- **EXERCISE GOAL**: For each statement below about the forum post on Perl and non-English text, answer yes or no depending on whether the post agrees with it, and quote the deciding words of the post. (a) Characters from U+000800 to U+00FFFF take three bytes. (b) The Devanagari script lies below U+000900. (c) Characters from U+000080 to U+0000FF always take two bytes.
===== STUDY TEXT =====
Re^8: Perl Modules for handling Non English text

Perl uses iso-8859-1 and UTF-8, so
Characters U+000000 to U+00007F take one byte.
Characters U+000080 to U+0000FF take one (iso-8859-1) or two (UTF-8) bytes.
Characters U+000100 to U+0007FF take two bytes.
Characters U+000800 to U+00FFFF take three bytes.
Characters U+010000 to U+10FFFF take four bytes.

Wikipedia indicates Hindi uses Devanagari script (U+000900..U+00097F). All indic scripts are above U+000900.

use Encode qw( _utf8_off );
my $x = chr(0x900);
_utf8_off( $x );          # Get internal representation.
print(length($x), "\n");  # 3
[download]

Comment on Re^8: Perl Modules for handling Non English text Download Code

Replies are listed 'Best First'.
===== RECORDS SUPPLIED =====
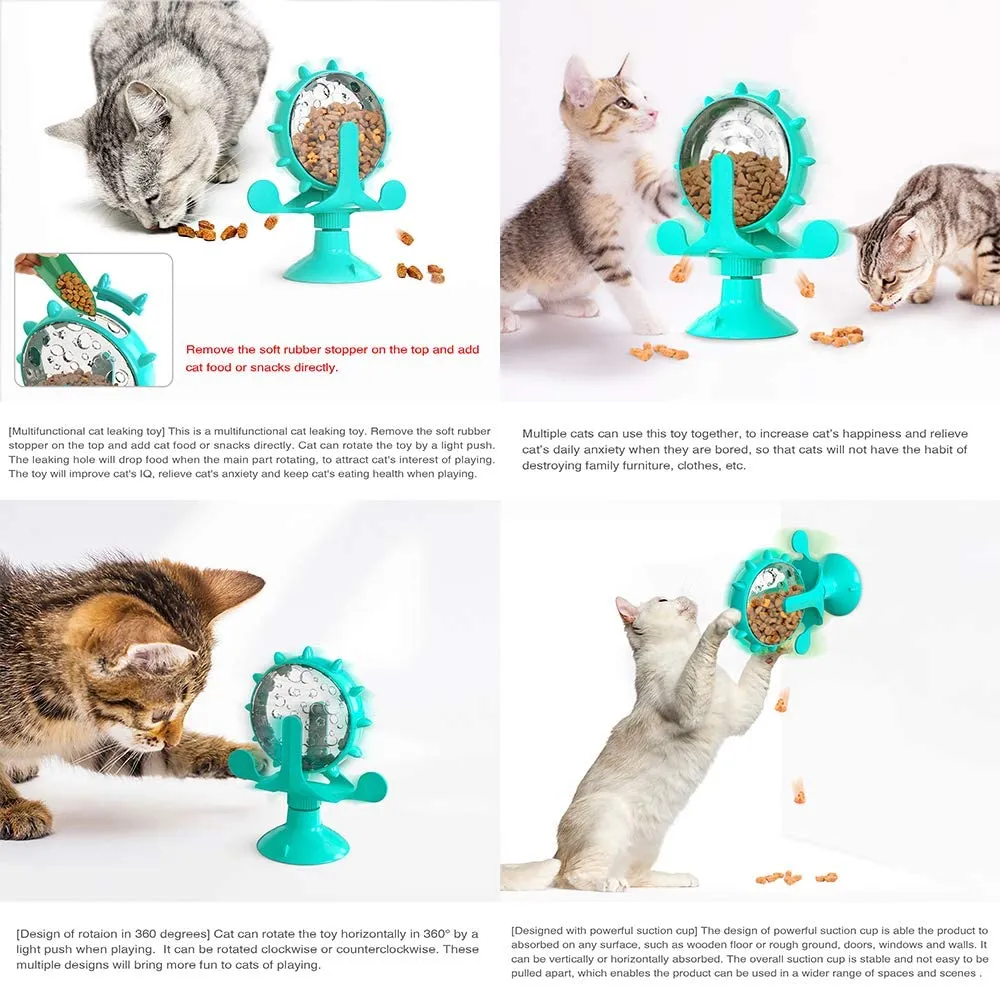 Remove the soft rubber stopper on the top and add cat food or snacks directly.

[Multifunctional cat leaking toy] This is a multifunctional cat leaking toy. Remove the soft rubber stopper on the top and add cat food or snacks directly. Cat can rotate the toy by a light push. The leaking hole will drop food when the main part rotating, to attract cat's interest of playing. The toy will improve cat's IQ, relieve cat's anxiety and keep cat's eating health when playing.

Multiple cats can use this toy together, to increase cat's happiness and relieve cat's daily anxiety when they are bored, so that cats will not have the habit of destroying family furniture, clothes, etc.

[Design of rotaion in 360 degrees] Cat can rotate the toy horizontally in 360° by a light push when playing. It can be rotated clockwise or counterclockwise. These multiple designs will bring more fun to cats of playing.

[Designed with powerful suction cup] The design of powerful suction cup is able the product to absorbed on any surface, such as wooden floor or rough ground, doors, windows and walls. It can be vertically or horizontally absorbed. The overall suction cup is stable and not easy to be pulled apart, which enables the product can be used in a wider range of spaces and scenes .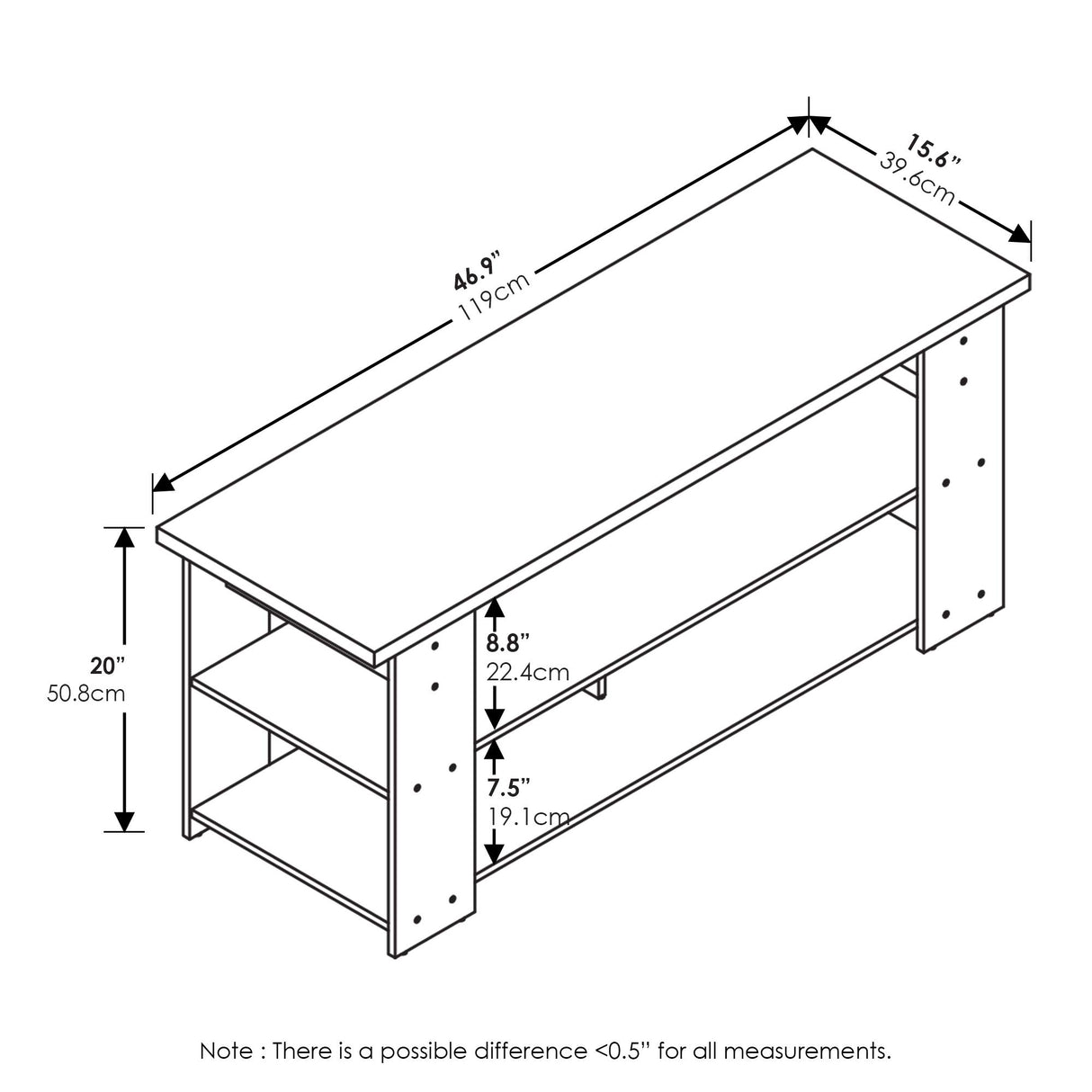 46.9"
119cm

15.6"
39.6cm

20"
50.8cm

8.8"
22.4cm

7.5"
19.1cm

Note : There is a possible difference <0.5" for all measurements.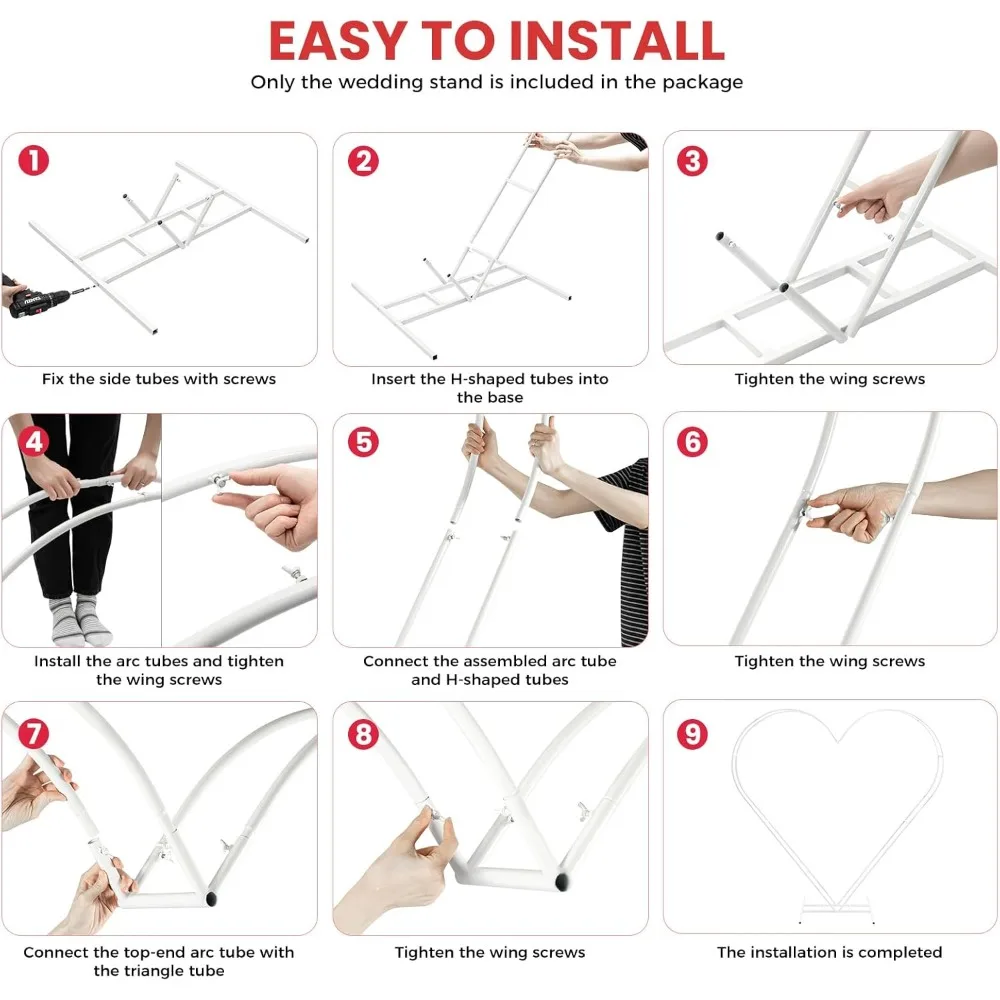 EASY TO INSTALL

Only the wedding stand is included in the package

1

Fix the side tubes with screws

2

Insert the H-shaped tubes into the base

3

Tighten the wing screws

4

Install the arc tubes and tighten the wing screws

5

Connect the assembled arc tube and H-shaped tubes

6

Tighten the wing screws

7

Connect the top-end arc tube with the triangle tube

8

Tighten the wing screws

9

The installation is completed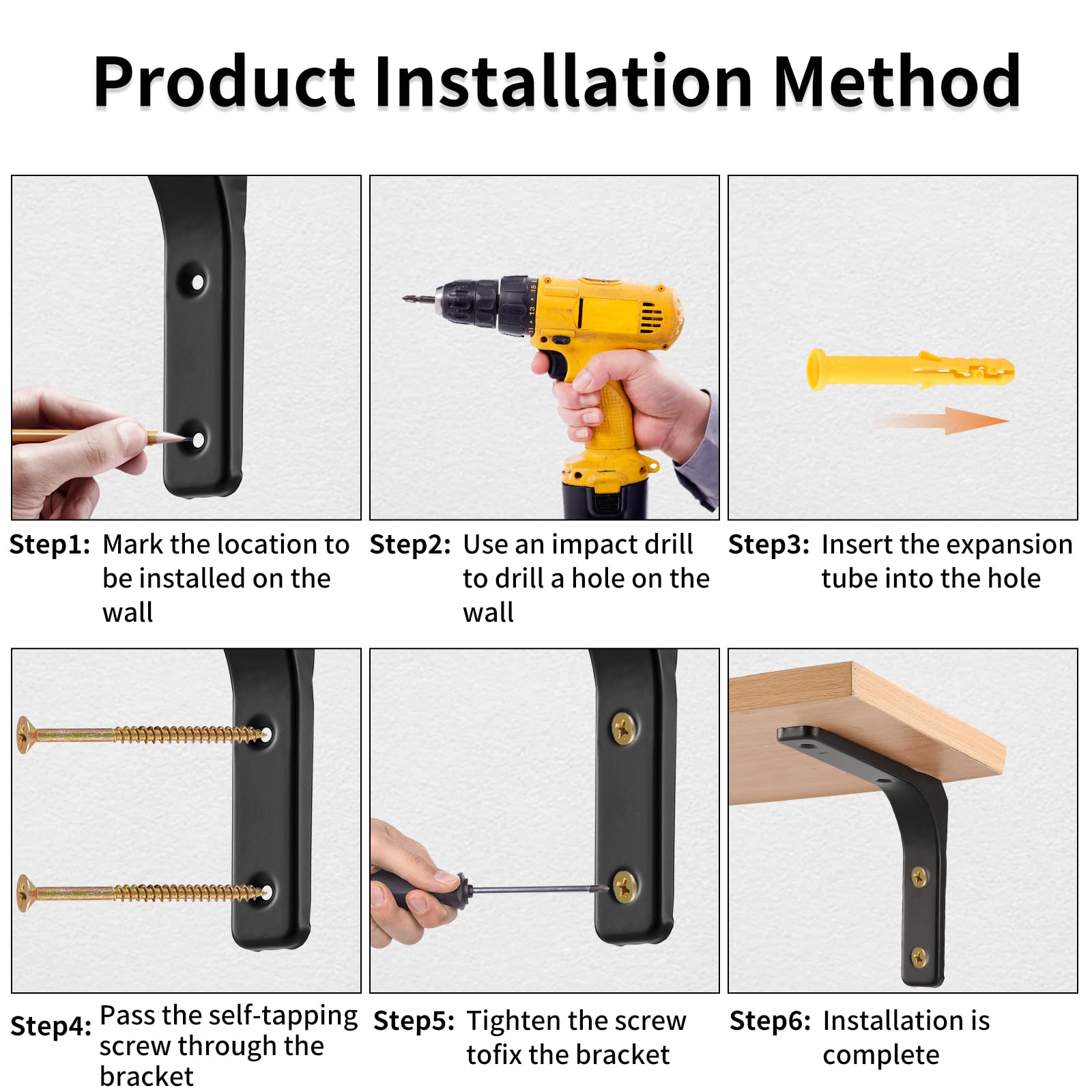 Product Installation Method

Step1: Mark the location to be installed on the wall

Step2: Use an impact drill to drill a hole on the wall

Step3: Insert the expansion tube into the hole

Step4: Pass the self-tapping screw through the bracket

Step5: Tighten the screw tofix the bracket

Step6: Installation is complete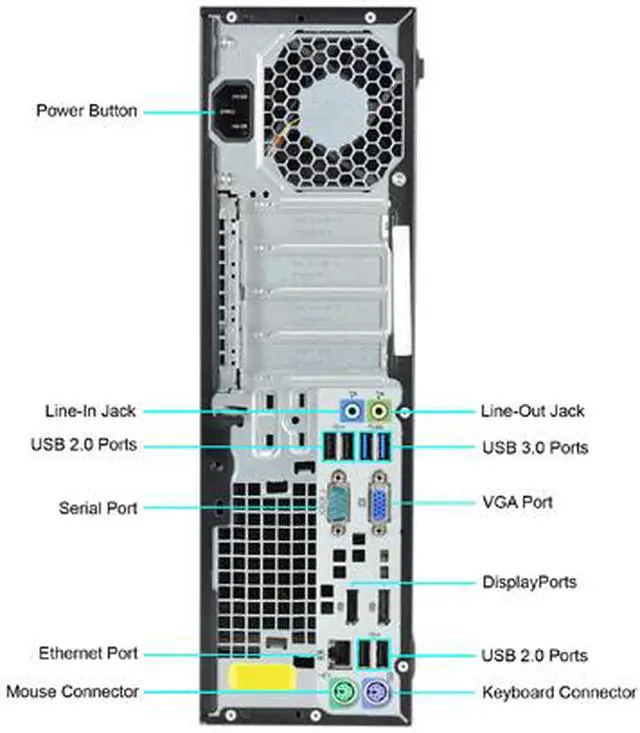 Power Button

Line-In Jack

USB 2.0 Ports

Serial Port

Ethernet Port

Mouse Connector

Line-Out Jack

USB 3.0 Ports

VGA Port

DisplayPorts

USB 2.0 Ports

Keyboard Connector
=====
- **EXERCISE ANSWER**:
(a) Yes: "Characters U+000800 to U+00FFFF take three bytes."
(b) No: "Devanagari script (U+000900..U+00097F)"
(c) No: "Characters U+000080 to U+0000FF take one (iso-8859-1) or two (UTF-8) bytes."